Prompt and Expectations

  • Prompt: What a user would ask the AI analyst, e.g., “revenue by film chart”.
  • Data sources & LLM: Choose which connected data and model to use for this test.
  • Files (optional): Attach files the agent can reference for this run.
  • Expectations: One or more rules that determine Pass/Fail. A test passes if any “Create Data” rule passes or if the Judge outputs Pass (depending on your rule set).

Expectation types

  1. Create Data (deterministic) Machine-checkable assertions against the result and trace of generated data and widgets. Add one or more conditions:
    • Used tables: list contains any/all of [customer, payment]
    • Used columns: list contains required columns
    • Row count: equals / greater than / less than N
    • Generated code: exists / is valid / matches dialect
    Example — ensuring the agent used both customer and payment tables: Expectation - Tables
  2. Clarify Requires the agent to ask a clarifying question before proceeding. Use this when you expect responsible behavior in ambiguous cases (e.g., financial data with missing filters).
  3. Judge (LLM) A lightweight evaluator model reads the full trace and applies your rubric. Provide a plain-English prompt and mark output Pass/Fail. Useful for visualization expectations, narrative quality, or workflow steps. Expectation - Judge

Test suites

Group related tests into a Suite (e.g., “Default”, “Finance”, “Marketing”). Suites make it easy to run focused subsets during iteration or CI.

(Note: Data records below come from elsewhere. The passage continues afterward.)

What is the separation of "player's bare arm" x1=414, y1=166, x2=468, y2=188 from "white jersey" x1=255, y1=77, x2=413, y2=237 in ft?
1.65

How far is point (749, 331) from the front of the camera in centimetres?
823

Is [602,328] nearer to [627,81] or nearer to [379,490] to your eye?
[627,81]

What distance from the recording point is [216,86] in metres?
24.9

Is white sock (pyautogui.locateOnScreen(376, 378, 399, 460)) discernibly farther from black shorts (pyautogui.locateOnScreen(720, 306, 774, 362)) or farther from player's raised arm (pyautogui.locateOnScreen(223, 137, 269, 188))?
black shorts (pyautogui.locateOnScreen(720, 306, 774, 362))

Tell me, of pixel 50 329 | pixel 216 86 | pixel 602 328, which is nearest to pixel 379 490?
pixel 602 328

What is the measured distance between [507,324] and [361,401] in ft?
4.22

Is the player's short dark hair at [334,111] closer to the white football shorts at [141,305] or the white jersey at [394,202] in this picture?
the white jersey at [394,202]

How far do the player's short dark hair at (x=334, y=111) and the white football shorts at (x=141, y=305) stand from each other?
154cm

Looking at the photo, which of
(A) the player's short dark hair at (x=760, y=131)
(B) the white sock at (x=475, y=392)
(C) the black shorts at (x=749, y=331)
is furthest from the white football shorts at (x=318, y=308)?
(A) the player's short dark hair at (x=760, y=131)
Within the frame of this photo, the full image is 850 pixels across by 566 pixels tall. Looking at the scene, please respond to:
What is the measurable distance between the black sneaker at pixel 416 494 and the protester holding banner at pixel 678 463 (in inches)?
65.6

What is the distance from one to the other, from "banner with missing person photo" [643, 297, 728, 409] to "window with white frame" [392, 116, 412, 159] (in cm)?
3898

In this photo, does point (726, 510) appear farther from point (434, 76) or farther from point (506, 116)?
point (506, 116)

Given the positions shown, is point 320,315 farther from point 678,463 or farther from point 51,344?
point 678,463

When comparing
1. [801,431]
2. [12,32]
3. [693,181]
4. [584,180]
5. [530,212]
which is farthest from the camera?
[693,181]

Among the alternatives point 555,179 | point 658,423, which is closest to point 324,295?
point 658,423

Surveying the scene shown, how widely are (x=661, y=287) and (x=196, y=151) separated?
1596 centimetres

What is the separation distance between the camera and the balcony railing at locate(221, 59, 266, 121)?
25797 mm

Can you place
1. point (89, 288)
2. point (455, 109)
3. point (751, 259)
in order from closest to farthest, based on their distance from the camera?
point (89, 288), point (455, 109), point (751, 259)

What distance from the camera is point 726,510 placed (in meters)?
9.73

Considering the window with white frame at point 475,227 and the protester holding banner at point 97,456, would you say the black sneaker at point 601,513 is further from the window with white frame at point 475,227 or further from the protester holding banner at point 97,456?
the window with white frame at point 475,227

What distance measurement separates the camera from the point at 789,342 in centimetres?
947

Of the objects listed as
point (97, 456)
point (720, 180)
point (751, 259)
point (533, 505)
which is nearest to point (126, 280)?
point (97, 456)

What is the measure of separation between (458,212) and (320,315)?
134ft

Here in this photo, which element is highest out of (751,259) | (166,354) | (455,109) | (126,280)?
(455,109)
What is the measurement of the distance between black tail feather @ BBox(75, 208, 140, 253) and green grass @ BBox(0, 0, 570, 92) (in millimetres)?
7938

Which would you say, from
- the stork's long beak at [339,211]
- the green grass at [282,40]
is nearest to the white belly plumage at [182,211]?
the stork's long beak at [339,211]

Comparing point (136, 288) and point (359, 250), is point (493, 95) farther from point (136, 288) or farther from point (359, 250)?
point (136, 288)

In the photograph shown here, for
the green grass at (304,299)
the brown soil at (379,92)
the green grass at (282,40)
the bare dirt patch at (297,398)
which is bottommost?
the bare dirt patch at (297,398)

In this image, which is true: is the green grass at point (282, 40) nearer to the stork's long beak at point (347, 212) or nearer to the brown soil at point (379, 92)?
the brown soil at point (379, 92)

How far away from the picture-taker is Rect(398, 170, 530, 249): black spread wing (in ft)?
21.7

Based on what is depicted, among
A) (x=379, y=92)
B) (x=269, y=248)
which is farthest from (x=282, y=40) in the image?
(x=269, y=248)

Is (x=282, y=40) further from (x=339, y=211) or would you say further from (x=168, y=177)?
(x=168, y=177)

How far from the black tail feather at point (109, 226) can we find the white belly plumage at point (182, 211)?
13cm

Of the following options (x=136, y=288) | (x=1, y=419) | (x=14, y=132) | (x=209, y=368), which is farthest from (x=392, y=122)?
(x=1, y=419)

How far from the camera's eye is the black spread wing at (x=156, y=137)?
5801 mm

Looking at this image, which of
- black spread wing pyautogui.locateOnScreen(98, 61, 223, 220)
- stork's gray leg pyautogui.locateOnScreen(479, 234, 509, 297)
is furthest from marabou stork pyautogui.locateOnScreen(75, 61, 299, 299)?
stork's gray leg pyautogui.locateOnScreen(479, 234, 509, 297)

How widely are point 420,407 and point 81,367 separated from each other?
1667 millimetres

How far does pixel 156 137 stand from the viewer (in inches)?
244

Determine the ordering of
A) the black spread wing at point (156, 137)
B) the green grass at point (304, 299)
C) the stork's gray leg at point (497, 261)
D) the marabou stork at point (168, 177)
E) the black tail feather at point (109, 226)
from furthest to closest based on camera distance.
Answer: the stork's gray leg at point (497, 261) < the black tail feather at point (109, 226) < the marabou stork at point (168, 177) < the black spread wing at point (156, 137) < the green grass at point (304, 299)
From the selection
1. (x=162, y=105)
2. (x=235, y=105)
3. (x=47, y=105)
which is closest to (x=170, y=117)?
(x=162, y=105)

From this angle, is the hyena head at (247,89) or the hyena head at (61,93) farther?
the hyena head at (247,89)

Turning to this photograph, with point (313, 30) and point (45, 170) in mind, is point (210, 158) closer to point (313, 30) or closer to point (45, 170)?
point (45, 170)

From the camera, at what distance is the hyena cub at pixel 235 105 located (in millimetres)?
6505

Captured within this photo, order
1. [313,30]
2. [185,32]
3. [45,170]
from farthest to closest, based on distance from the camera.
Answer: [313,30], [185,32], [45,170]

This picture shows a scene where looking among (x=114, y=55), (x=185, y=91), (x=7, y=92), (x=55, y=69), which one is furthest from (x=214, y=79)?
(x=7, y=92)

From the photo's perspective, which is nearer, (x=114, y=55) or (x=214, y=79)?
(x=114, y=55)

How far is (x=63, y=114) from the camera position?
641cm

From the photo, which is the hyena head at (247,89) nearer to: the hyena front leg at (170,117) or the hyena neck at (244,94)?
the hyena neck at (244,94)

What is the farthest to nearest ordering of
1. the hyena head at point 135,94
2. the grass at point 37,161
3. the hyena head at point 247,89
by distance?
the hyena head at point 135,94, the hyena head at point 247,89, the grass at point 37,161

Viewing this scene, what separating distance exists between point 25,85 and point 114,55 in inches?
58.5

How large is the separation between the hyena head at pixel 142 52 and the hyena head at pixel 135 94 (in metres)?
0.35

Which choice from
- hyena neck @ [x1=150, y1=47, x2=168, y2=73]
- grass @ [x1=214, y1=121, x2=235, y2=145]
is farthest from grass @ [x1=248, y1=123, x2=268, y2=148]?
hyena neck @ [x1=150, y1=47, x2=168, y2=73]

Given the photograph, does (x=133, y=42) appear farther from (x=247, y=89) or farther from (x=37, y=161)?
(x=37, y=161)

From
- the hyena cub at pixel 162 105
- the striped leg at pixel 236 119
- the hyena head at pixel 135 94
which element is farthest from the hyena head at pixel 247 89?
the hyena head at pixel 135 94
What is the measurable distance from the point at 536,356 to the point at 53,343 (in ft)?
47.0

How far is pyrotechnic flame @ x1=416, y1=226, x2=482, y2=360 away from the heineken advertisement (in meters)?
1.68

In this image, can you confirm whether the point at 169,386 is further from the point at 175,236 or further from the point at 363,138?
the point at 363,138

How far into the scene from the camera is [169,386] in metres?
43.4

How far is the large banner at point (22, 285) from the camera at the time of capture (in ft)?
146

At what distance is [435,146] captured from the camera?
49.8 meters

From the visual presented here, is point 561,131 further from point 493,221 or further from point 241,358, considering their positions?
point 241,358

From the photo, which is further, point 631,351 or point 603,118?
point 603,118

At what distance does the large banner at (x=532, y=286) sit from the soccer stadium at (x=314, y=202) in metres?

Running a test and reading results

  • From the Evals list, click Run Test (single) or Run Selected (batch).
  • Open a run to review:
    • Logs: step-by-step planning, tool calls, completions
    • Expectations: each rule’s assertion, actuals, and pass/fail
    • Artifacts: generated code, data preview, and visualization
Test Run The run view helps you understand exactly why a test passed or failed — whether it missed a required table, produced an unexpected row count, failed to clarify, or didn’t meet the judge rubric (e.g., “should show a bar chart”).

Best practices

  • Start with deterministic core checks: ensure critical tables/columns are used and rows are sane.
  • Layer in a judge rubric for agentic workflow, UX and reasoning goals (visual types, clarity, documentation links).
  • Keep prompts realistic: mirror how your users actually ask.
  • Evolve alongside context: when instructions, schemas, or context change, update tests to lock in new expectations.